━━━ Excerpted records ━━━
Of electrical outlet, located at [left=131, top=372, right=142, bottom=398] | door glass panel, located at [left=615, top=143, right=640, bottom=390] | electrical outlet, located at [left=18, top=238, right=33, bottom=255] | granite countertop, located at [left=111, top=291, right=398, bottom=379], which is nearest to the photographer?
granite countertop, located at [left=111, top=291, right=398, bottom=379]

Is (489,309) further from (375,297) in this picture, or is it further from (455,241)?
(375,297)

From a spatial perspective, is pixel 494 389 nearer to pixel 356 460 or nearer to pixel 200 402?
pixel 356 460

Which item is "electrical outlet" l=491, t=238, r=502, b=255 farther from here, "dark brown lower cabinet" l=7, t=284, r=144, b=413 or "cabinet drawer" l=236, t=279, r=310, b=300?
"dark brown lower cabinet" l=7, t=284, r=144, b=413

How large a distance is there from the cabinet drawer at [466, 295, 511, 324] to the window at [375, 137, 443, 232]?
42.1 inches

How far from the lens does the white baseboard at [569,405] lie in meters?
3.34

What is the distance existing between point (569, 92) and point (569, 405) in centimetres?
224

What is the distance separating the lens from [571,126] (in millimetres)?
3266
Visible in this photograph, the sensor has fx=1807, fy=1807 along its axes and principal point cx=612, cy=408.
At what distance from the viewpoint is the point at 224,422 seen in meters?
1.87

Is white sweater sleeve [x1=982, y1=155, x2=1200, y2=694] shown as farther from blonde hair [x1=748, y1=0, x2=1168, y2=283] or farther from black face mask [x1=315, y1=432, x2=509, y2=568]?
━━━
Exactly reproduce the lines that run from the line with "Is (489,309) further" through the last line of the records, inclusive.

Reply to the task:
Is (489,309) further from (375,297) in this picture, or is it further from (455,241)?
(375,297)

From a spatial perspective, is pixel 494 389 nearer to pixel 356 460 or nearer to pixel 200 402?
pixel 356 460

Which item is "electrical outlet" l=491, t=238, r=502, b=255 farther from here, "dark brown lower cabinet" l=7, t=284, r=144, b=413 or "cabinet drawer" l=236, t=279, r=310, b=300?
"dark brown lower cabinet" l=7, t=284, r=144, b=413

How large a distance is there from the cabinet drawer at [466, 295, 511, 324] to the window at [375, 137, 443, 232]?
42.1 inches

How far from the lens does the white baseboard at [569,405] lie in meters?
3.34

What is the distance existing between point (569, 92) and point (569, 405) in centimetres?
224

What is the distance separating the lens from [571,126] (in millimetres)?
3266
Visible in this photograph, the sensor has fx=1807, fy=1807 along its axes and principal point cx=612, cy=408.
At what distance from the viewpoint is the point at 224,422 seen in meters?
1.87

Is white sweater sleeve [x1=982, y1=155, x2=1200, y2=694] shown as farther from blonde hair [x1=748, y1=0, x2=1168, y2=283] or farther from black face mask [x1=315, y1=432, x2=509, y2=568]?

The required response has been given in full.